As well as careful analysis of data, this outlook requires listening attentively to the voices of its political subjects, the first persons in singular and plural, narrating their experiences, world views, proposals, resistance strategies and struggles for rights. Throughout the various meetings that marked the 11th Regional Assembly of CLADE, we listened to testimonies such as that of Daniela Ester Guzman Huenchuleo, 23 years old, Mapuche from Chile. For her, segregation, abandonment and precariousness are part of the reality of education, which it is assumed will affect those who were born in some village, slum or favela in Latin America. And if we add to this the fact that you belong to a native people, these factors increase considerably: "here, being Mapuche implies facing a history that has not valued your identity, that has treated your ancestors with violence, and therefore entering a system that far from respecting your identity has contributed to folklorizing your culture". Or the testimony of the young Afro-Mexican David Alejandro Gómez Arriaga, founder of the Center for Afro-Mexican Studies Tembembe and member of the National Network of Afro-Mexican Youth: "Thinking about racism as an act of structural violence gives us the opportunity to formulate various defense processes, starting from intersectional positions to combat violence and discrimination that affect the quality of life of our people. (...) In the educational environment, the decolonization of education through ethno-pedagogy that challenges Western colonialism is a starting-point for political advocacy and community self-care".

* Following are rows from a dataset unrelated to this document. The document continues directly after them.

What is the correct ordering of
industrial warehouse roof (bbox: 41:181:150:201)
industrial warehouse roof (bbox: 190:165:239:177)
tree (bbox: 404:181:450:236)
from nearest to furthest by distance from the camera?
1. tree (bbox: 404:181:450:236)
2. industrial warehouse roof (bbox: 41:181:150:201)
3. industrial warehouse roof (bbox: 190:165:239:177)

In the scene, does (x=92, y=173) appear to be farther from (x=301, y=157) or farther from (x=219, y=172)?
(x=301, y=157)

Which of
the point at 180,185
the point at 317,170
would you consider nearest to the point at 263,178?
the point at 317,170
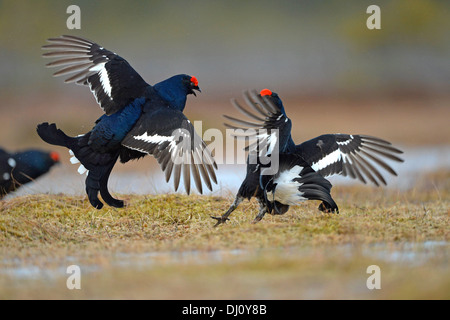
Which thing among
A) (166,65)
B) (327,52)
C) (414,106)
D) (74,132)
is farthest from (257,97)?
(327,52)

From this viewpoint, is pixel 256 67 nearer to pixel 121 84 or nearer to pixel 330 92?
pixel 330 92

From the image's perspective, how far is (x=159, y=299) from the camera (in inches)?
161

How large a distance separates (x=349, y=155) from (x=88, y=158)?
2.67 metres

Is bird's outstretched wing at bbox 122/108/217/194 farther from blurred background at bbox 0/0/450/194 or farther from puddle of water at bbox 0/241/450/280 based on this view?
blurred background at bbox 0/0/450/194

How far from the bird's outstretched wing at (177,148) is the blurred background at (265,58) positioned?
384 inches

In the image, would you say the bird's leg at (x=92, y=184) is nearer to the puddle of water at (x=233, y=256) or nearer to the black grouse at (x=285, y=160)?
the black grouse at (x=285, y=160)

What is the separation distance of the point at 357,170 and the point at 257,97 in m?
1.82

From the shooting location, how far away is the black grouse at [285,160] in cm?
601

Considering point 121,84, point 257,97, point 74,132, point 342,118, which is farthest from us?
point 342,118

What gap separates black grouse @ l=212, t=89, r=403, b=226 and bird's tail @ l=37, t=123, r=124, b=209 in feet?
4.26

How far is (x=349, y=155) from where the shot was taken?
7.02 meters

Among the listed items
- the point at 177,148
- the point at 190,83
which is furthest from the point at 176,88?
the point at 177,148

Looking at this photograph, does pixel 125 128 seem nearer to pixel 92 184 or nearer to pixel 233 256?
pixel 92 184

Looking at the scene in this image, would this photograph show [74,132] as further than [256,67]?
No
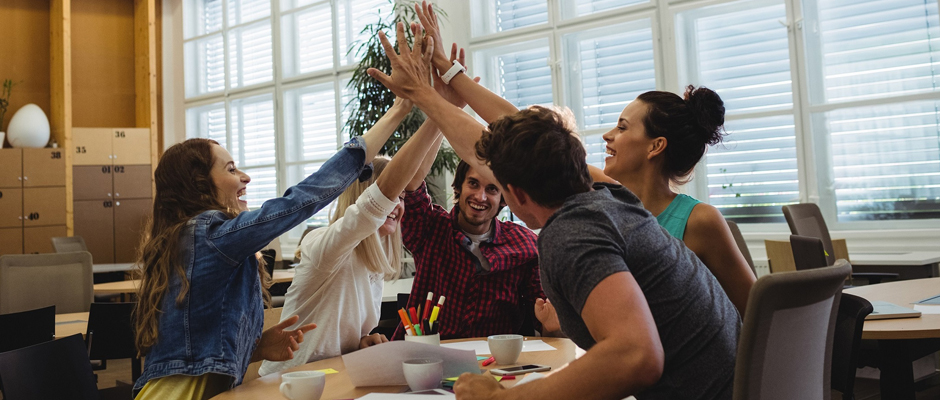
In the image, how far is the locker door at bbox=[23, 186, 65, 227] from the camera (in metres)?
8.12

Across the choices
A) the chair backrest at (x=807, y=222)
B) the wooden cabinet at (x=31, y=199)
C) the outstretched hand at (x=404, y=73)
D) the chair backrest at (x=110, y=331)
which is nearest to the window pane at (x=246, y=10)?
the wooden cabinet at (x=31, y=199)

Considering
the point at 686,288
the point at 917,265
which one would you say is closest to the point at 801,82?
the point at 917,265

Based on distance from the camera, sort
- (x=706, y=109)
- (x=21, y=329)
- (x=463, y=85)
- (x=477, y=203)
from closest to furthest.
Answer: (x=706, y=109) → (x=463, y=85) → (x=477, y=203) → (x=21, y=329)

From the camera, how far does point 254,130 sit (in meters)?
8.84

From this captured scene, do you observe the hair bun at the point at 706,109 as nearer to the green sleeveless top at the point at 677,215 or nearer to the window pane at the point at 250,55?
the green sleeveless top at the point at 677,215

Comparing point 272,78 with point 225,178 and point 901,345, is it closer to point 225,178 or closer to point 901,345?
point 225,178

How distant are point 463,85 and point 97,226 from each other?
792 centimetres

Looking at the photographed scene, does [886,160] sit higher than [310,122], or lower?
lower

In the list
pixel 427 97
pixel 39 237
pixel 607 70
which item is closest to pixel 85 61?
pixel 39 237

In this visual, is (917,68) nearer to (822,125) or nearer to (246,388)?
(822,125)

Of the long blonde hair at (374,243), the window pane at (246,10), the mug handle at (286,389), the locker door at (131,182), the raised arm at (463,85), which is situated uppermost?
the window pane at (246,10)

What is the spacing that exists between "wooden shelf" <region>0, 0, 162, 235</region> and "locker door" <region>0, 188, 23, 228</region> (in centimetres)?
81

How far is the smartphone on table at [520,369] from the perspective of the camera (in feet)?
5.17

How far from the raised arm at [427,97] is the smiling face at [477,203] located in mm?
521
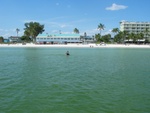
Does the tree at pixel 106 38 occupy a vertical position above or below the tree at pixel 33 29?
below

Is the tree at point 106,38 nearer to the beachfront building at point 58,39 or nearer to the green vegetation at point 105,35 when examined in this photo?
the green vegetation at point 105,35

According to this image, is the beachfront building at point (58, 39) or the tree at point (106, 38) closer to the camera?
the beachfront building at point (58, 39)

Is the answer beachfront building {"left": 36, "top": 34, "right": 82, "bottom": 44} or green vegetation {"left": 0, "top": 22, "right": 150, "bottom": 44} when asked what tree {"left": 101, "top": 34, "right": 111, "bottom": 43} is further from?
beachfront building {"left": 36, "top": 34, "right": 82, "bottom": 44}

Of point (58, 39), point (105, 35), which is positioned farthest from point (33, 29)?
point (105, 35)

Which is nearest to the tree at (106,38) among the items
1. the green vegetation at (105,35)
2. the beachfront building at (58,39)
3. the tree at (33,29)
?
the green vegetation at (105,35)

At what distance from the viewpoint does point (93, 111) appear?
13312 mm

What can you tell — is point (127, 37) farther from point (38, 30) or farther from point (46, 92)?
point (46, 92)

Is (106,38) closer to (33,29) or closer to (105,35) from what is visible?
(105,35)

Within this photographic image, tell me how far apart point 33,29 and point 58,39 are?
1008 inches

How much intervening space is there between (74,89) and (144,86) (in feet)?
20.8

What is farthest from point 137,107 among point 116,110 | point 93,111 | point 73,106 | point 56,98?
point 56,98

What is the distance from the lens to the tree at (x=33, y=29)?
18288cm

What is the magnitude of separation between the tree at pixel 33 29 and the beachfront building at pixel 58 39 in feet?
46.6

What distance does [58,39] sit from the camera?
556ft
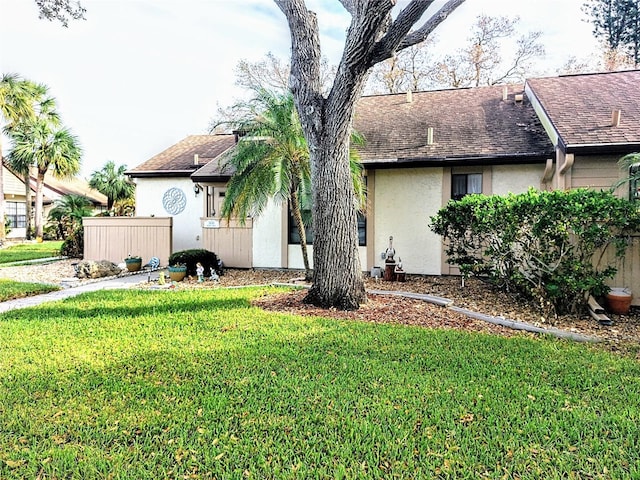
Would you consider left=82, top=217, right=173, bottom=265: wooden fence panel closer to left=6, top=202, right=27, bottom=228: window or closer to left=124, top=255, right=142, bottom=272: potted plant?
A: left=124, top=255, right=142, bottom=272: potted plant

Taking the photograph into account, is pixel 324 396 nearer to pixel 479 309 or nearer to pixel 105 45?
pixel 479 309

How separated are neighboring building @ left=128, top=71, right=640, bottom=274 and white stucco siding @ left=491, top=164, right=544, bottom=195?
0.08ft

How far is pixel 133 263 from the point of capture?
453 inches

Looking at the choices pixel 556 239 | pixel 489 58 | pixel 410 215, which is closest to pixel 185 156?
pixel 410 215

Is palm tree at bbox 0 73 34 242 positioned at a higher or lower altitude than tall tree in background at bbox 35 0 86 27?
higher

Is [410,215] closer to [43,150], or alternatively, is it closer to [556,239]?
[556,239]

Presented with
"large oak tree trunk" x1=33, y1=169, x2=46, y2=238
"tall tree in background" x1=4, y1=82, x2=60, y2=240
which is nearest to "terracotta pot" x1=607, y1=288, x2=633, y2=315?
"tall tree in background" x1=4, y1=82, x2=60, y2=240

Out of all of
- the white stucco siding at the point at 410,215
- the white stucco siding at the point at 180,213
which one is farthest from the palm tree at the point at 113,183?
the white stucco siding at the point at 410,215

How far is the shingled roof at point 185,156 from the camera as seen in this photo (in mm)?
13656

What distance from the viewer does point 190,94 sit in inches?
737

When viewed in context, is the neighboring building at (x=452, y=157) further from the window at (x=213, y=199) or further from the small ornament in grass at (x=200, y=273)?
the small ornament in grass at (x=200, y=273)

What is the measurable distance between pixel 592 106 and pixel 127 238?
1309 centimetres

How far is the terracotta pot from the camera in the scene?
20.7 feet

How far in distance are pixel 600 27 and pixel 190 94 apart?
23608mm
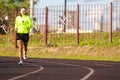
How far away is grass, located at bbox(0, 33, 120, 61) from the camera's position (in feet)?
93.1

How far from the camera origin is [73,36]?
111 feet

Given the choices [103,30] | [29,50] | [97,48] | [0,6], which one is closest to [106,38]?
[103,30]

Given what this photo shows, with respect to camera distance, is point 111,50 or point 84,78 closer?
point 84,78

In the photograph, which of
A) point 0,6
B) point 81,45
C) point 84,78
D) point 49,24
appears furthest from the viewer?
point 0,6

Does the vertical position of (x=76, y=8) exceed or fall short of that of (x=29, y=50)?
it exceeds it

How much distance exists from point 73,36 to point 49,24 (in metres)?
2.08

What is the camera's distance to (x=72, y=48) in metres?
30.3

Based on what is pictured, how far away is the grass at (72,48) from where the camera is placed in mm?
28375

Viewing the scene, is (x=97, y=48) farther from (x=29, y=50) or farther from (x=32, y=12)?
(x=32, y=12)

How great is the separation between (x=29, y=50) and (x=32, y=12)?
374 cm

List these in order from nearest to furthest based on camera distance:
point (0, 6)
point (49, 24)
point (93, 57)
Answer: point (93, 57), point (49, 24), point (0, 6)

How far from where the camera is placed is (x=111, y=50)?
2869cm

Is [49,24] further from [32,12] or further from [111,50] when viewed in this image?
[111,50]

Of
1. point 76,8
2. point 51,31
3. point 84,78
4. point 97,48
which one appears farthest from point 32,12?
point 84,78
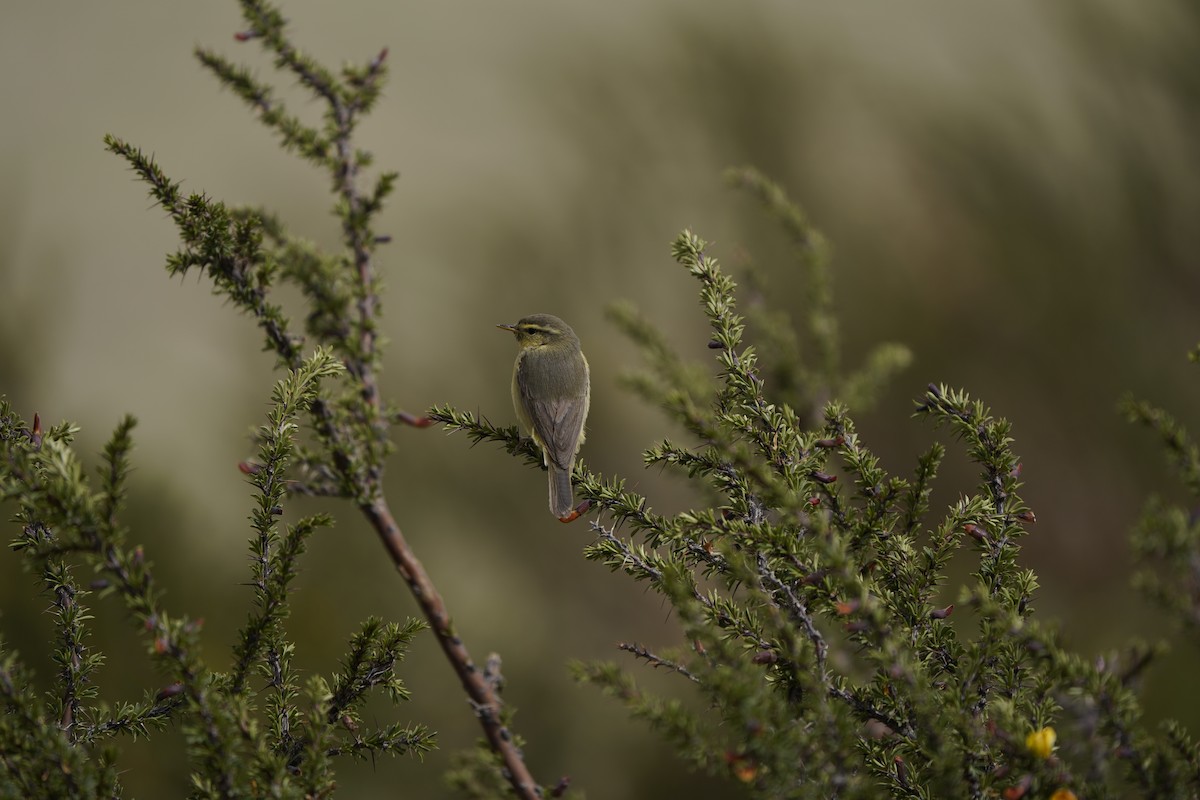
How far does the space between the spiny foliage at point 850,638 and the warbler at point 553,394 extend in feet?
2.85

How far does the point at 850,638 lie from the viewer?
45.6 inches

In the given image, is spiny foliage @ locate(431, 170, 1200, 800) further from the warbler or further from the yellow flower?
the warbler

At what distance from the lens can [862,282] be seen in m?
5.78

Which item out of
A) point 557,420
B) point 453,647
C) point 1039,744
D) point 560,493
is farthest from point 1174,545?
point 557,420

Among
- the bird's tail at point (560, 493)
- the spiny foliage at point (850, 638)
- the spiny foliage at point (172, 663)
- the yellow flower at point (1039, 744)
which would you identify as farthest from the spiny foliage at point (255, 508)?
the bird's tail at point (560, 493)

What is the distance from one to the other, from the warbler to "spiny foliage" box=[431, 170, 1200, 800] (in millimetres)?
870

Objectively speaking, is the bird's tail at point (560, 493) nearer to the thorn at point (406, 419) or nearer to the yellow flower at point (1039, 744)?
the thorn at point (406, 419)

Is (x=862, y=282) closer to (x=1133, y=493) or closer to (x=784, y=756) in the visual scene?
(x=1133, y=493)

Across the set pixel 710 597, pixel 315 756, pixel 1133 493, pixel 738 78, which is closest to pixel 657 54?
pixel 738 78

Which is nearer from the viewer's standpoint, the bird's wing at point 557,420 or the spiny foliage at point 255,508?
the spiny foliage at point 255,508

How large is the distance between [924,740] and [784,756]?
0.24m

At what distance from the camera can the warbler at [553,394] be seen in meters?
2.45

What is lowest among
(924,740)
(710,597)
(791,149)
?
(924,740)

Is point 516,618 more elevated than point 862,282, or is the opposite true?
point 862,282
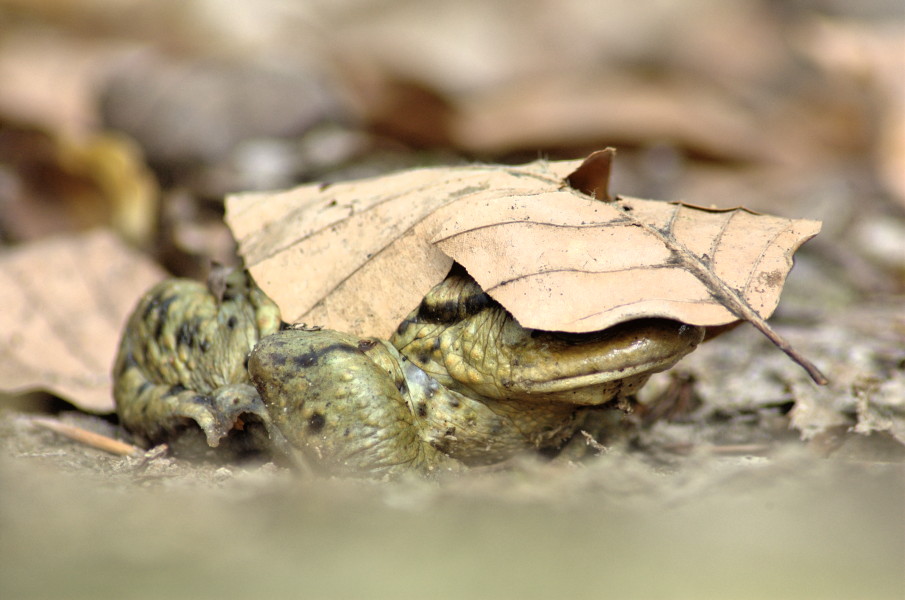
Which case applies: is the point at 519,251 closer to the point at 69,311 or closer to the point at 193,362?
the point at 193,362

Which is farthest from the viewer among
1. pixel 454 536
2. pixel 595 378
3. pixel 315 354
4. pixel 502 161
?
pixel 502 161

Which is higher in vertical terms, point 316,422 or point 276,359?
point 276,359

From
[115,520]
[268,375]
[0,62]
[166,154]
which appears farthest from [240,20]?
[115,520]

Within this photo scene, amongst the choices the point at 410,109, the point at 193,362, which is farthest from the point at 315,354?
the point at 410,109

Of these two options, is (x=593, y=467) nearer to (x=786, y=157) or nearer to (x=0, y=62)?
(x=786, y=157)

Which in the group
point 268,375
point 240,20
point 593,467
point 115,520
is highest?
point 240,20

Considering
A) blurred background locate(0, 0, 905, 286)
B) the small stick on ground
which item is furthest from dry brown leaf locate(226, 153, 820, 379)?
blurred background locate(0, 0, 905, 286)
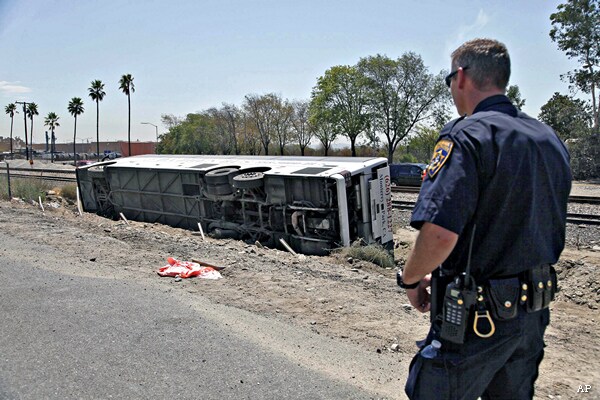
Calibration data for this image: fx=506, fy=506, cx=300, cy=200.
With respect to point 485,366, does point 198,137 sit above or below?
above

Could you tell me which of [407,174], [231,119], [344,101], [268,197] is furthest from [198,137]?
[268,197]

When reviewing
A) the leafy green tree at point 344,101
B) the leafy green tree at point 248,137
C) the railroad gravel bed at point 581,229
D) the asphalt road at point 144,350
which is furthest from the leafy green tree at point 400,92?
the asphalt road at point 144,350

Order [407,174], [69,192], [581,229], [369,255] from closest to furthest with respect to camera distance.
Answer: [369,255]
[581,229]
[69,192]
[407,174]

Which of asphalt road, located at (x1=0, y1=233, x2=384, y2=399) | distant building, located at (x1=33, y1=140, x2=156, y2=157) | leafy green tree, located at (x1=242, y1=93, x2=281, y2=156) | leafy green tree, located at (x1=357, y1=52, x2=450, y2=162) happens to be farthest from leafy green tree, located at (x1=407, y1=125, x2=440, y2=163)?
asphalt road, located at (x1=0, y1=233, x2=384, y2=399)

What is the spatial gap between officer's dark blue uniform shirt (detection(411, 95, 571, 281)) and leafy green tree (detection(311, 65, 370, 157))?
49206 millimetres

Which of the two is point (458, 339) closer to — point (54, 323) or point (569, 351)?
point (569, 351)

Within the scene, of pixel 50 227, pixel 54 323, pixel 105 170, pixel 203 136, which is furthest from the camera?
pixel 203 136

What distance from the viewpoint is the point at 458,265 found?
229 cm

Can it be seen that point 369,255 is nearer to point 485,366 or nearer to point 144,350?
point 144,350

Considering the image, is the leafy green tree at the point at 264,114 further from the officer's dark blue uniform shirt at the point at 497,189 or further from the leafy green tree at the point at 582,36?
the officer's dark blue uniform shirt at the point at 497,189

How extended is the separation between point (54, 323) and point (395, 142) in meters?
48.3

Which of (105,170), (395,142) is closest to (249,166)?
(105,170)

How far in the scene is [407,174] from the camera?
1077 inches

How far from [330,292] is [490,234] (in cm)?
440
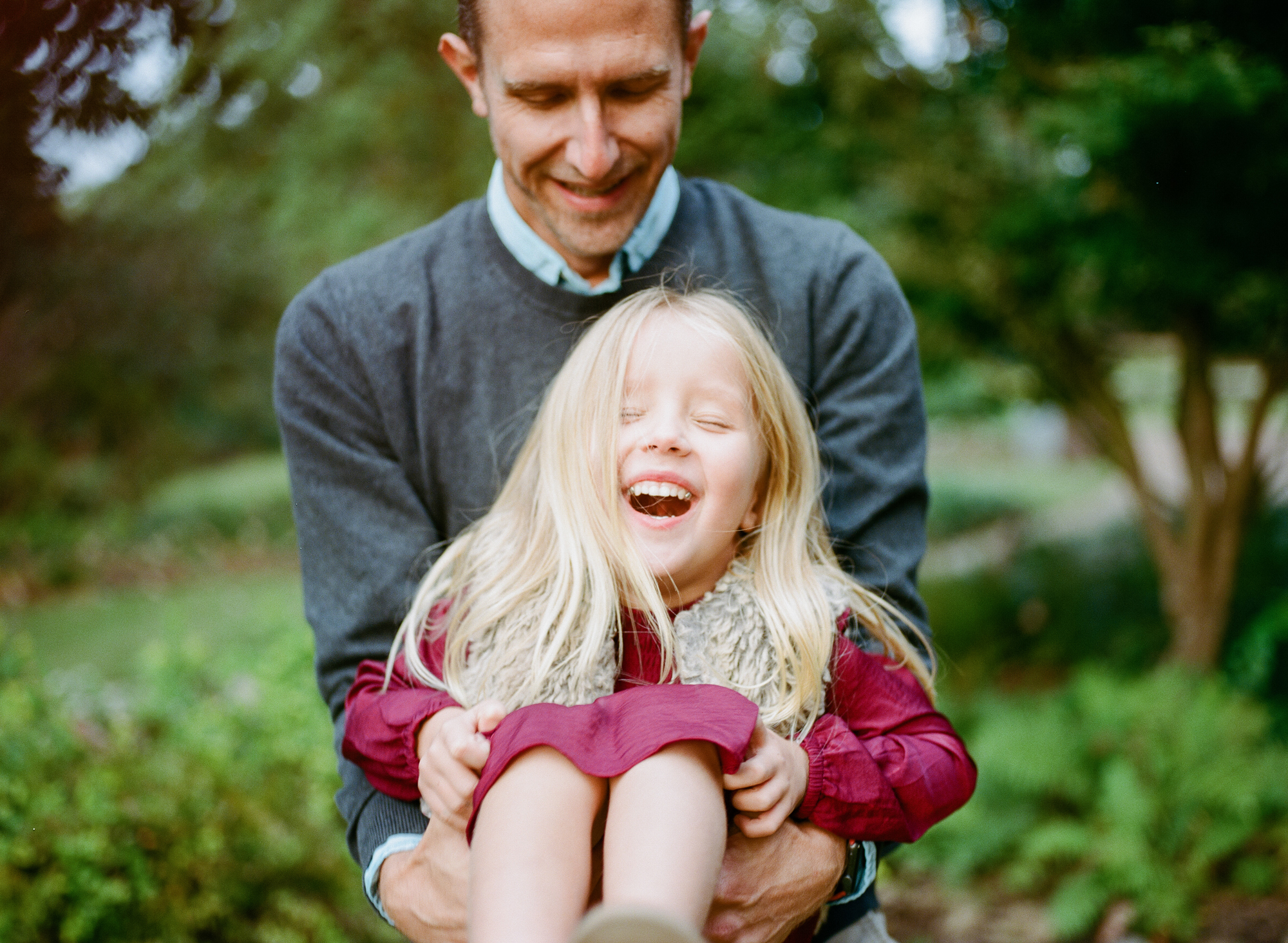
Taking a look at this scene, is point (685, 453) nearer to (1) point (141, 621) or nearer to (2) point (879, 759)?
(2) point (879, 759)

Thinking about ways of overcoming the multiple forms of inequality, in and through education, is indeed a synthesis of many disputes, and among them the meaning we desire for education, in particular for public education. They are essentially political disputes. Who participates in educational policies? Who defines their content and meaning? What is valid knowledge? What is it for? Revisiting the prolific set of available and ratified rights instruments points us to an important path that, since the Universal Declaration of Human Rights of 1948, has reaffirmed the purpose of education as development of the person and human dignity, and also the promotion of the fulfillment of all rights and fundamental freedoms.
Within the framework of the search for the fulfillment of these purposes, which can only be achieved through the effective participation of political subjects and from a truly inclusive perspective, then diversity and overcoming inequalities and asymmetric power relations will necessarily become structural stakes. If our challenge is to reinvent the meaning of education, based on multiple voices and on an equal footing, then we have a horizon.
- Giovanna Modé is CLADE Policy Coordinator and PhD in Education from the University of São Paulo.
- Laura Giannecchini is Coordinator of Institutional Development of CLADE and is currently studying her Master's Degree in Sociology at the same university.